Задание 1 —
Ответьте по отрывку на три вопроса:
(а) Чьей женой была императрица Мария Александровна?
(б) Кем графиня Александра Андреевна Толстая приходилась Толстому?
(в) В каком году наиболее откровенные из процитированных аттестаций не дошли до печатного текста?
Задание 2 — Перепишите из отрывка без изменений фрагмент: начните с места, где стоят слова «Описание прозрачно намекает», и остановитесь после слов «для дешифровки аллюзии.».

Описание прозрачно намекает на хорошо известную современникам котерию благочестивых дам — приближенных жены Александра II, императрицы Марии Александровны, среди которых находилась и тетка Толстого — графиня Александра Андреевна Толстая. Наиболее откровенные из процитированных аттестаций не дошли в 1875 году до печатного текста, но и упомянутых при первом «выходе» графини Лидии Ивановны занятий религиозно-патриотической благотворительностью и переписки с «известным панславистом за границей» (96/1:32) было вполне достаточно для дешифровки аллюзии.

Строки данных —

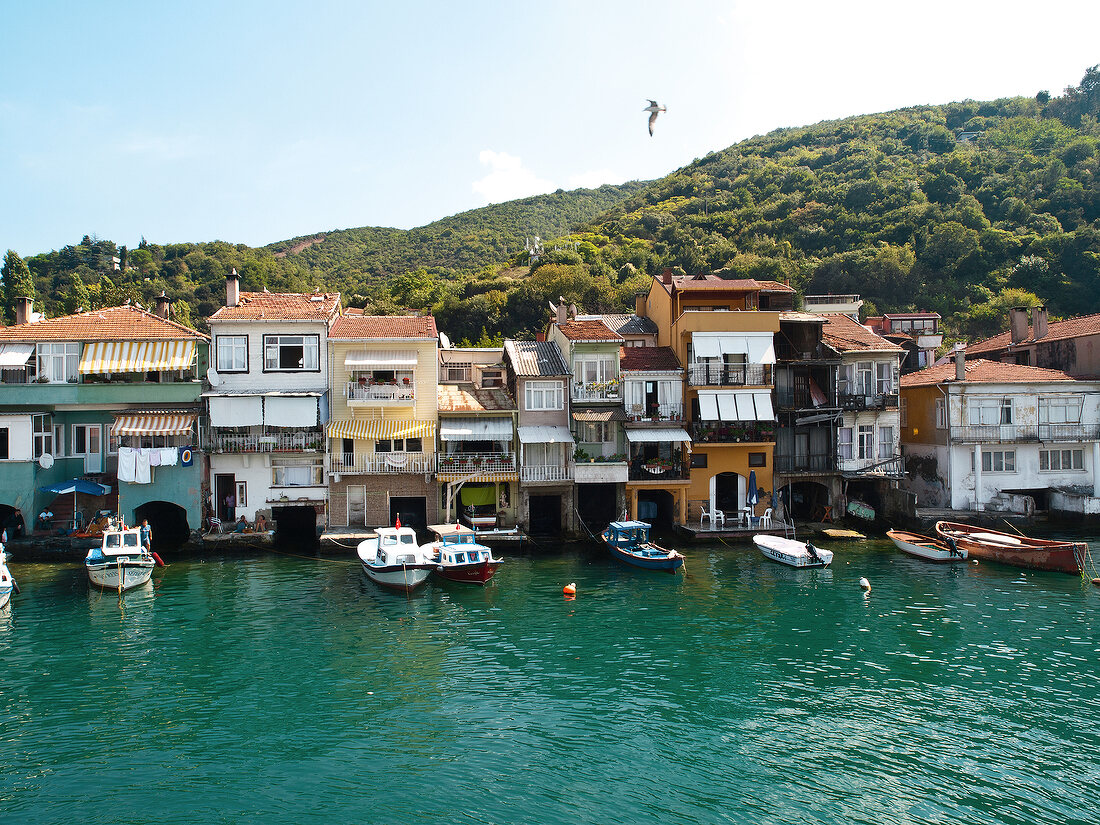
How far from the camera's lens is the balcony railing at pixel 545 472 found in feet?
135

---

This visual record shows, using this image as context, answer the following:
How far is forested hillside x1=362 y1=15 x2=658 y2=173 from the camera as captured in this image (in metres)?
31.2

Правильный ответ 1 —
(а) Александра II.
(б) Тёткой.
(в) В 1875 году.

Правильный ответ 2 —
Описание прозрачно намекает на хорошо известную современникам котерию благочестивых дам — приближенных жены Александра II, императрицы Марии Александровны, среди которых находилась и тетка Толстого — графиня Александра Андреевна Толстая. Наиболее откровенные из процитированных аттестаций не дошли в 1875 году до печатного текста, но и упомянутых при первом «выходе» графини Лидии Ивановны занятий религиозно-патриотической благотворительностью и переписки с «известным панславистом за границей» (96/1:32) было вполне достаточно для дешифровки аллюзии.